▶ **What is asked**
In every entry, change "picture-taker" to "camera operator" and leave the rest of the text unchanged.
---
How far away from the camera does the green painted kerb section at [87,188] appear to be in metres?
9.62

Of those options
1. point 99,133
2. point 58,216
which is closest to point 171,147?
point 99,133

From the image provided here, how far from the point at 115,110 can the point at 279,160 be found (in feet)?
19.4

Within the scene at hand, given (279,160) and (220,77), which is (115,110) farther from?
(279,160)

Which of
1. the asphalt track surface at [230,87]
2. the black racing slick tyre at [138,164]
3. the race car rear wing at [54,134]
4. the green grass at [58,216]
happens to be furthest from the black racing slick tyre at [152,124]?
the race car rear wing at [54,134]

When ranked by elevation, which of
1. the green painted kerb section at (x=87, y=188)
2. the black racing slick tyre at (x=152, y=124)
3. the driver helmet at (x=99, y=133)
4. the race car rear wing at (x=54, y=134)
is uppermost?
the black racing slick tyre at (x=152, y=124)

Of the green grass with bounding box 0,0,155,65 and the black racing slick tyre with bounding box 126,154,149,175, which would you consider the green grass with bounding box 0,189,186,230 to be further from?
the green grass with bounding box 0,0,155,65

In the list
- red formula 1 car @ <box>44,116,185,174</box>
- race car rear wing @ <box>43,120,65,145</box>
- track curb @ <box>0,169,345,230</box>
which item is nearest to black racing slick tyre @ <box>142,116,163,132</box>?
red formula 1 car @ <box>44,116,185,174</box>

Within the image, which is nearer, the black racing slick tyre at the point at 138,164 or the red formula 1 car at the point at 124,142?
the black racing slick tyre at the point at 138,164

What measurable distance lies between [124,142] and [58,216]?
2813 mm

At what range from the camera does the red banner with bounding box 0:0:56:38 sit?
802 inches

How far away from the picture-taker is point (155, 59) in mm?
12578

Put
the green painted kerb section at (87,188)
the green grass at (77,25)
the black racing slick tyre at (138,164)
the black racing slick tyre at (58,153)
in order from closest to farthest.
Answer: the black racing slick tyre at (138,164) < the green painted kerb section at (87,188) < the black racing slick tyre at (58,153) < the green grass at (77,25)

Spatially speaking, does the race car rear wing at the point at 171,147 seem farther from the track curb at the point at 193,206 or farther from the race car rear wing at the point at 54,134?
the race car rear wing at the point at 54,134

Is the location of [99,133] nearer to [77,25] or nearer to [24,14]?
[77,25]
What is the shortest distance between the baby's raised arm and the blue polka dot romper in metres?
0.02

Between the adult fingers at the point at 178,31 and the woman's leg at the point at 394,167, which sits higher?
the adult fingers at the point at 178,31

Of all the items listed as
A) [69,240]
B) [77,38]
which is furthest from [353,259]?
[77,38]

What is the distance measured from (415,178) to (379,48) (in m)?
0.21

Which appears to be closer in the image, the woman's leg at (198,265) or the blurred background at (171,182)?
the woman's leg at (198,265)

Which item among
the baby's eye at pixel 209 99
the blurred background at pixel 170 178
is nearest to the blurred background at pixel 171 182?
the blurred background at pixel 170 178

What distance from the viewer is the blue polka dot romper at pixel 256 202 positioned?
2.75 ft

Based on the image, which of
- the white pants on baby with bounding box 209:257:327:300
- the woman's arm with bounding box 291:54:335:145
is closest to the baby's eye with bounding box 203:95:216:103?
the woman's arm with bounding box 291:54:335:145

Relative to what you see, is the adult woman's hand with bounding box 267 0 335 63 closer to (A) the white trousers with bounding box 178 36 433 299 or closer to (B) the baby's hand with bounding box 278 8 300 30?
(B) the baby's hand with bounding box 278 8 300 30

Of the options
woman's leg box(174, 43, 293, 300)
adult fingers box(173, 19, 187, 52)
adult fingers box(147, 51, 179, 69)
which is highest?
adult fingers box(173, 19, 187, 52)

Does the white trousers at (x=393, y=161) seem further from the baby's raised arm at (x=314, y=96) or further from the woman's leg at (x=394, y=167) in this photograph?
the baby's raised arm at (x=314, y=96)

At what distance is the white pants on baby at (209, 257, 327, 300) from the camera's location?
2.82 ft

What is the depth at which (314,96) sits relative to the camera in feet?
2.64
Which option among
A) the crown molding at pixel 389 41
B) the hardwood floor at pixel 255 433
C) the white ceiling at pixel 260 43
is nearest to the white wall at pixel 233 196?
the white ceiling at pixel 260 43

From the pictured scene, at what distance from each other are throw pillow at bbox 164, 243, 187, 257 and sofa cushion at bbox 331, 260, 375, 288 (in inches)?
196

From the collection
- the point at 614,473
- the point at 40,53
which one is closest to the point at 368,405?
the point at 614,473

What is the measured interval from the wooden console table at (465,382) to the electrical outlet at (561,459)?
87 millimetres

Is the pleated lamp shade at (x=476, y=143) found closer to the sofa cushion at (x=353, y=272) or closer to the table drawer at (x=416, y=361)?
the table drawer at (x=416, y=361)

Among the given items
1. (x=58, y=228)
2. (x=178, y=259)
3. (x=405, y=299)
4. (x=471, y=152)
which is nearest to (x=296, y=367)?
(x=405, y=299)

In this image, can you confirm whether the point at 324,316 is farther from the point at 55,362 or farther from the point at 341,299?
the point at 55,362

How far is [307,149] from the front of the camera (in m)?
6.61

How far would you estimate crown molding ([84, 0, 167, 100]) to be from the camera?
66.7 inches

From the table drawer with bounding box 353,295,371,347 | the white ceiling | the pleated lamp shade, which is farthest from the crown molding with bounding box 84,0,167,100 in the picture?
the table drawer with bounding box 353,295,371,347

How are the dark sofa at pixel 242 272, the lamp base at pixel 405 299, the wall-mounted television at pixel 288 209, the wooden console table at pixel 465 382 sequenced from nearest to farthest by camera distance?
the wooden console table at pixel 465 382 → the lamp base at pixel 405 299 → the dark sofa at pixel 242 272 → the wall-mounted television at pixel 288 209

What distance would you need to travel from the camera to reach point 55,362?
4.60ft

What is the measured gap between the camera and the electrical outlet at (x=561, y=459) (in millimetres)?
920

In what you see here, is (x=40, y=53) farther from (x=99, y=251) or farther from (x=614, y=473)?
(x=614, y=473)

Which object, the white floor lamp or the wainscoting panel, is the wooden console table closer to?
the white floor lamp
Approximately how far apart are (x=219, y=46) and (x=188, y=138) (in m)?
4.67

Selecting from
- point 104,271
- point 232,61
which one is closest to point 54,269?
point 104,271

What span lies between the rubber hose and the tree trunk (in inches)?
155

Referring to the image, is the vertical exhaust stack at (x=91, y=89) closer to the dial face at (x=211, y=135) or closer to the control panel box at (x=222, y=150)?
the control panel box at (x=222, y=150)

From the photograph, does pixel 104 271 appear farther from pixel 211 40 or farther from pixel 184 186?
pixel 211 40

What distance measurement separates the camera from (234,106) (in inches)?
---
▶ **Expected answer**
How far away from the camera does the green painted kerb section at [87,188] appear to be in metres?
9.62

Of those options
1. point 99,133
2. point 58,216
which is closest to point 171,147?
point 99,133

From the image provided here, how far from the point at 115,110 can the point at 279,160 be found (in feet)?
19.4

Within the scene at hand, given (279,160) and (220,77), which is (115,110) farther from?
(279,160)

Which of
1. the asphalt track surface at [230,87]
2. the black racing slick tyre at [138,164]
3. the race car rear wing at [54,134]
4. the green grass at [58,216]
happens to be furthest from the black racing slick tyre at [152,124]?
the race car rear wing at [54,134]

When ranked by elevation, which of
1. the green painted kerb section at (x=87, y=188)
2. the black racing slick tyre at (x=152, y=124)
3. the driver helmet at (x=99, y=133)
4. the race car rear wing at (x=54, y=134)
is uppermost?
the black racing slick tyre at (x=152, y=124)

Of the green grass with bounding box 0,0,155,65 and the black racing slick tyre with bounding box 126,154,149,175, which would you consider the green grass with bounding box 0,189,186,230 to be further from?
the green grass with bounding box 0,0,155,65

In the list
- red formula 1 car @ <box>44,116,185,174</box>
- race car rear wing @ <box>43,120,65,145</box>
- track curb @ <box>0,169,345,230</box>
which item is nearest to black racing slick tyre @ <box>142,116,163,132</box>?
red formula 1 car @ <box>44,116,185,174</box>

Within the image, which is nearer, the black racing slick tyre at the point at 138,164 or the red formula 1 car at the point at 124,142?
the black racing slick tyre at the point at 138,164

What measurable distance lies between [124,142] and [58,216]?
2813 mm

At what range from the camera does the red banner with bounding box 0:0:56:38 sit?
802 inches

How far away from the camera operator is point (155, 59) in mm?
12578

Put
the green painted kerb section at (87,188)
the green grass at (77,25)
the black racing slick tyre at (138,164)
the black racing slick tyre at (58,153)
in order from closest to farthest.
Answer: the black racing slick tyre at (138,164) < the green painted kerb section at (87,188) < the black racing slick tyre at (58,153) < the green grass at (77,25)

Spatially speaking, does the race car rear wing at the point at 171,147 seem farther from the track curb at the point at 193,206 or farther from the race car rear wing at the point at 54,134?
the race car rear wing at the point at 54,134

Is the location of [99,133] nearer to [77,25] or nearer to [24,14]?
[77,25]
What is the shortest distance between the baby's raised arm and the blue polka dot romper in metres?
0.02

Between the adult fingers at the point at 178,31 and the woman's leg at the point at 394,167, which sits higher?
the adult fingers at the point at 178,31

Of all the items listed as
A) [69,240]
B) [77,38]
which is furthest from [353,259]?
[77,38]

What is the distance measured from (415,178) to (379,48) (in m)?
0.21

Which appears to be closer in the image, the woman's leg at (198,265) or the blurred background at (171,182)?
the woman's leg at (198,265)

Which item among
the baby's eye at pixel 209 99
the blurred background at pixel 170 178
is nearest to the blurred background at pixel 171 182?
the blurred background at pixel 170 178

What distance from the viewer is the blue polka dot romper at pixel 256 202 positioned?
2.75 ft

Based on the image, which of
- the white pants on baby with bounding box 209:257:327:300
- the woman's arm with bounding box 291:54:335:145
is closest to the baby's eye with bounding box 203:95:216:103?
the woman's arm with bounding box 291:54:335:145

Relative to what you see, is the adult woman's hand with bounding box 267 0 335 63 closer to (A) the white trousers with bounding box 178 36 433 299 or closer to (B) the baby's hand with bounding box 278 8 300 30?
(B) the baby's hand with bounding box 278 8 300 30

Of the options
woman's leg box(174, 43, 293, 300)
adult fingers box(173, 19, 187, 52)
adult fingers box(147, 51, 179, 69)
which is highest?
adult fingers box(173, 19, 187, 52)

Does the white trousers at (x=393, y=161) seem further from the baby's raised arm at (x=314, y=96) or further from the woman's leg at (x=394, y=167) in this photograph?
the baby's raised arm at (x=314, y=96)

At what distance is the white pants on baby at (209, 257, 327, 300) from the camera's location?
2.82 ft

What is the depth at which (314,96) sits relative to the camera in feet?
2.64
Which option among
A) the crown molding at pixel 389 41
B) the hardwood floor at pixel 255 433
C) the white ceiling at pixel 260 43
is nearest to the white wall at pixel 233 196?
the white ceiling at pixel 260 43

From the pictured scene, at what distance from each other are throw pillow at bbox 164, 243, 187, 257 and sofa cushion at bbox 331, 260, 375, 288 (in inches)?
196

From the collection
- the point at 614,473
- the point at 40,53
which one is closest to the point at 368,405?
the point at 614,473

What is the measured interval from the wooden console table at (465,382) to the electrical outlet at (561,459)?
87 millimetres

Is the pleated lamp shade at (x=476, y=143) found closer to the sofa cushion at (x=353, y=272) or closer to the table drawer at (x=416, y=361)?
the table drawer at (x=416, y=361)

Among the given items
1. (x=58, y=228)
2. (x=178, y=259)
3. (x=405, y=299)
4. (x=471, y=152)
which is nearest to (x=296, y=367)?
(x=405, y=299)

In this image, can you confirm whether the point at 324,316 is farther from the point at 55,362 or farther from the point at 341,299?
the point at 55,362

How far is [307,149] from the front of the camera (in m)?
6.61

How far would you estimate crown molding ([84, 0, 167, 100]) to be from the camera?
66.7 inches

From the table drawer with bounding box 353,295,371,347 | the white ceiling | the pleated lamp shade, which is farthest from the crown molding with bounding box 84,0,167,100 in the picture?
the table drawer with bounding box 353,295,371,347

How are the dark sofa at pixel 242 272, the lamp base at pixel 405 299, the wall-mounted television at pixel 288 209, the wooden console table at pixel 465 382 sequenced from nearest to farthest by camera distance?
the wooden console table at pixel 465 382 → the lamp base at pixel 405 299 → the dark sofa at pixel 242 272 → the wall-mounted television at pixel 288 209

What distance would you need to travel from the camera to reach point 55,362?
4.60ft

What is the measured gap between the camera and the electrical outlet at (x=561, y=459) (in millimetres)?
920

In what you see here, is (x=40, y=53) farther from (x=99, y=251) or farther from (x=614, y=473)?
(x=614, y=473)

Which object, the white floor lamp or the wainscoting panel, is the wooden console table closer to?
the white floor lamp
Approximately how far apart are (x=219, y=46) and (x=188, y=138) (in m)?
4.67

Selecting from
- point 104,271
- point 232,61
which one is closest to point 54,269?
point 104,271

What span lies between the rubber hose and the tree trunk (in inches)?
155

Referring to the image, is the vertical exhaust stack at (x=91, y=89) closer to the dial face at (x=211, y=135) or closer to the control panel box at (x=222, y=150)?
the control panel box at (x=222, y=150)

From the photograph, does pixel 104 271 appear farther from pixel 211 40 or farther from pixel 184 186?
pixel 211 40

What distance measurement separates the camera from (234,106) (in inches)?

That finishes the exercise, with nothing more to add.